In the article below on the DeVry University settlement, how much will the company pay in cash to students harmed by its ads?

▶ Selected excerpt
[START]

For-profit giant DeVry University is shelling out $100 million for hoodwinking students

By Amy X. Wang

Familiar to many Americans for its nationwide billboards, print ads, and long-running television commercials, DeVry University—one of the biggest names in for-profit US education—will now forever be linked to deceptive marketing.

On Thursday (Dec. 15), the US Federal Trade Commission announced a $100 million settlement with the school and its parent company over a lawsuit accusing the school of misleading tens of thousands of prospective students by touting overly high post-grad employment rates and income levels. The suit followed a similar complaint from the US Education Department earlier this year.

The company—while denying ”all allegations of wrongdoing”—will now pay $49.4 million in cash to students harmed by the deceptive ads, and $50.6 million debt relief. DeVry is based in Illinois but operates more than 50 campuses across the country, as well as several online degree programs.

Almost exactly a year ago, Education Management Corporation, another giant for-profit school, also paid $100 million to settle federal accusations of wrongdoing, though the specifics of financial manipulation were different. But months prior, for-profit education company Corinthian Colleges was forced by the government to pay $530 million for financially misleading students—a sum that caused it to go bankrupt. Then there’s the $25 million US president-elect Donald Trump recently had to cough up for claims of deceptive advertising against his for-profit real estate school, Trump University.

Such instances, when you add them up, would seem to cast doubt on the nature of for-profit education itself: a business model that prioritizes money-making over educating.

“When people are making important decisions about their education and their future, they should not be misled by deceptive employment and earnings claims,” FTC chairwoman Edith Ramirez said in a statement concerning the DeVry settlement. But in the for-profit world, students are viewed more like consumers—and it’s not necessarily their interests that most companies have at heart.

[END]

(Entries from a dataset)
[START]

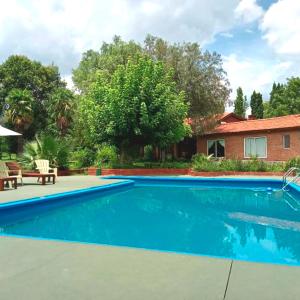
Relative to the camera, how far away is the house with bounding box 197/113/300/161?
2342cm

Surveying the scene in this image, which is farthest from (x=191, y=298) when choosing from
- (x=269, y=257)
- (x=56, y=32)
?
(x=56, y=32)

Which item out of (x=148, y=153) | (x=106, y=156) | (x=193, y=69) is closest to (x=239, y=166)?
(x=106, y=156)

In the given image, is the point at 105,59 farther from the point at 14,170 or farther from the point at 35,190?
the point at 35,190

[END]

▶ Result for this exercise
$49.4 million